The next world war, which could start on December 24, 2012, if you adhere to the Mayan calendar, will start, if it starts, on the Ukrainian border. The Russians will attack either to free the Russian ethnic minority from ‘oppression’ or to unblock the pipelines transporting natural gas to European markets. In either event, America will be morally obligated to respond, because James Baker III and Mikhail Gorbachev cut a deal twenty years ago trading Ukrainian nukes for an American guarantee of Ukrainian territorial integrity. In 1989, the USSR and the USA were so concerned that the Ukraine would turned into a rogue nuclear state that they were willing to take an equally dangerous gamble that would eventually square the superpowers off against one and other.

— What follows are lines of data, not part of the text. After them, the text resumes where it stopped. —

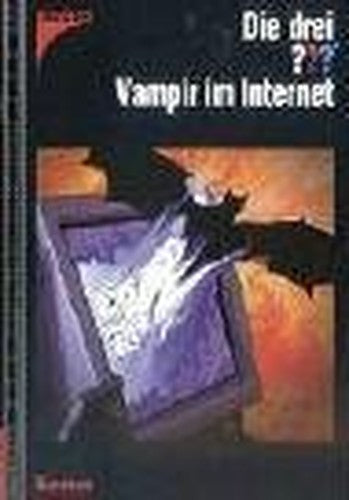 Die drei ???. Vampir im Internet (drei Fragezeichen)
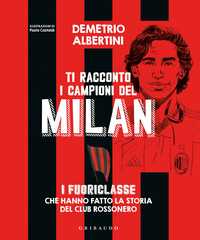 Demetrio Albertini presenta "Ti racconto i campioni del Milan"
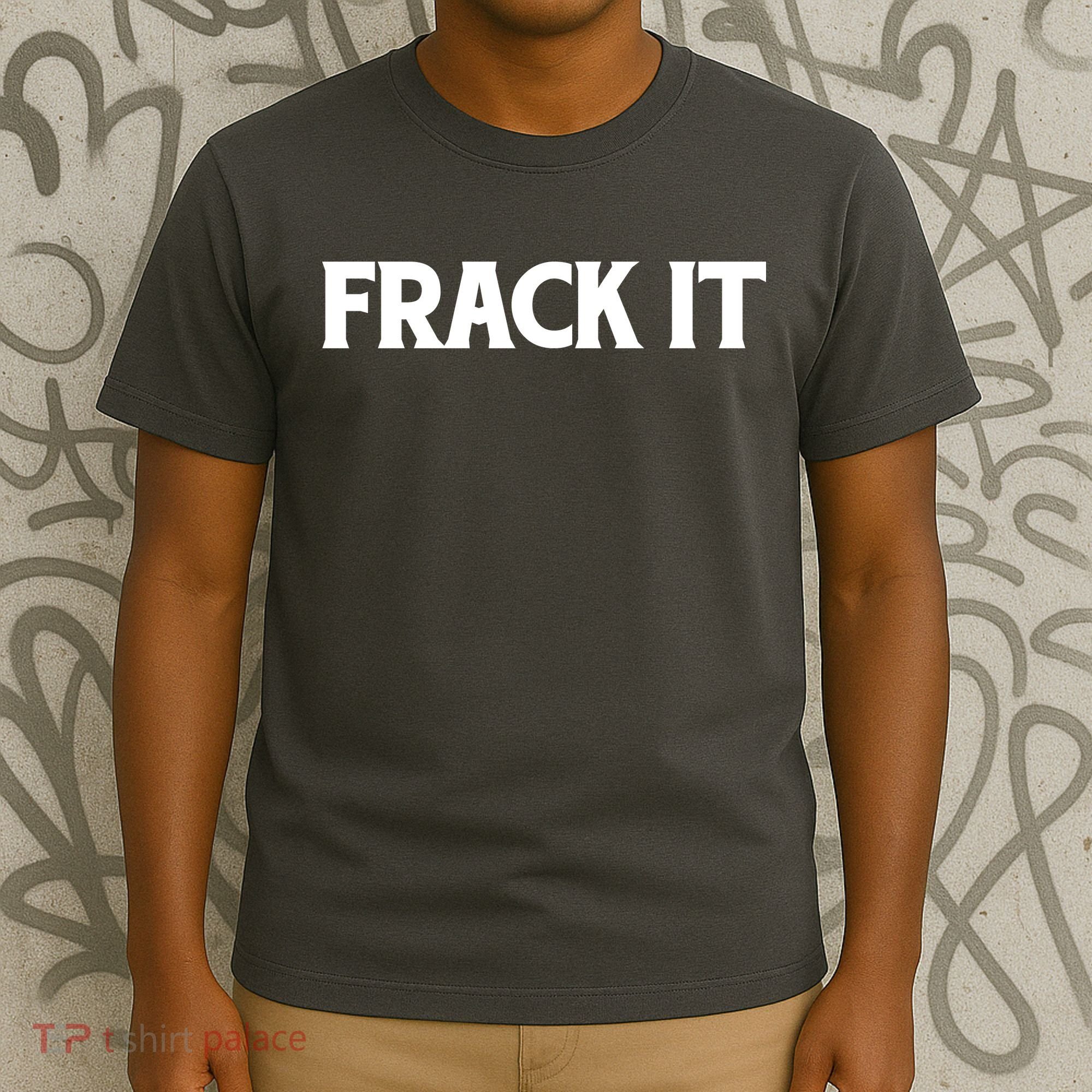 Funny Fracking T-Shirt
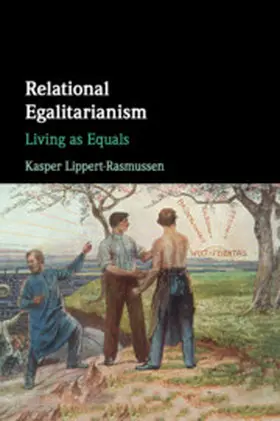 Lippert-Rasmussen |  Relational Egalitarianism | Buch |  Sack Fachmedien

Right now, Ukraine is the flash point for global conflict. It is the new Afghanistan, the new buffer zone, separating the power blocks / media bubbles in the ‘Great Game’ – Russia, West and Islam – from one another. It is the place where the energy to heat and light Europe is pumped thorugh a bottleneck of old and leaky pipelines.
Unfortunately, the Ukraine is beset by a litany of intractable problems. Its population is declining at the fastest rate of any country in the world. To date, no economic theory has come up with a remedy for de-population. Historially, population decline has led to unstability and ultimately conquest by a more fecund ethnic group. Its industrial base reminds one more of the 1950’s than the 2010’s and except for tiny pockets of software programming, has nothing of interest to world markets except obsolete Soviet weapons systems and commodity steel. Its political system is unstable and demoralizing as nouveau riche elites immaturely jockey for power and wealth.

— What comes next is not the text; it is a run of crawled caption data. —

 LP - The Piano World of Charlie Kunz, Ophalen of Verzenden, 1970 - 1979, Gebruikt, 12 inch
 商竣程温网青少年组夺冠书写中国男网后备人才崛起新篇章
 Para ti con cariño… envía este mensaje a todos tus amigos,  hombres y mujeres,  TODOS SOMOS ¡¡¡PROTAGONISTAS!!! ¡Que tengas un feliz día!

Last winter’s gas pipeline dispute is an example of how the Ukraine can quickly throw the world into conflict. The Russians wanted the Ukraine to pay for the gas crossing the border at the market price (ironically pegged to oil). The Ukrainians wanted the Russians to pay the market rate for transporting the gas to the Slovakian border. After a three week stand-off orchstrated by some shadowy figures in a tax haven in Switzerland trying to preserve their monopoly on gas transport, a straight forward, market deal was cut but not before the sabers had begun to rattle on both sides.
The upshot of the gas dispute and the general world economic crisis is that now the Ukraine is in serious economic trouble. It had been subsided for years by below-market Russian gas siphoned off as it was being pumped acrossed the country. With these subsidies gone, a new source of cash needs to be found.

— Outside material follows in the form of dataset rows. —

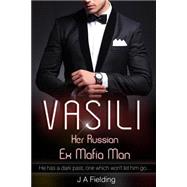 Vasili, Her Russian Ex Mafia Man by Fielding, J. A., 9781523607617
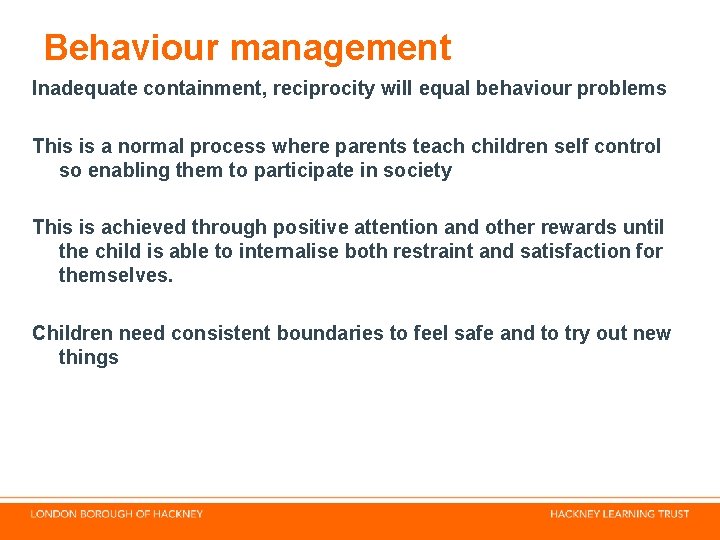 Behaviour management Inadequate containment, reciprocity will equal behaviour problems This is a normal process Behaviour management Inadequate containment, reciprocity will equal behaviour problems This is a normal process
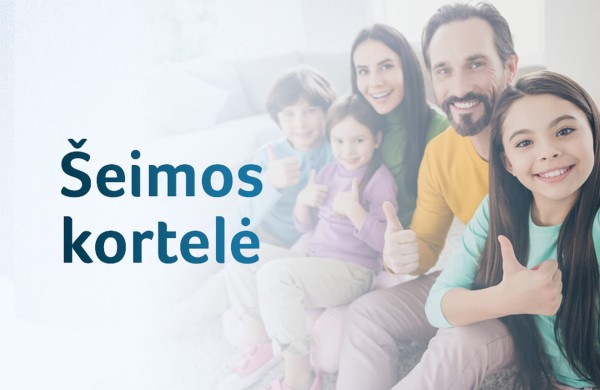 Šeimos kortelė – šešeri metai paramos šeimoms ir vaikams Lietuvoje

So the G-20 was very wise to put an extra $750 billion in the International Monetary Fund (under the control of a Frenchman) to bail-out the collapsing economies of Eastern Europe, especially the Ukrainian economy. This money will head off the conditions that could lead to war for the foreseeable future, at least until December 24, 2012 when the current fourth Mayan epoch ends. Congratulations to the G-20 for being so level-headed and prescient.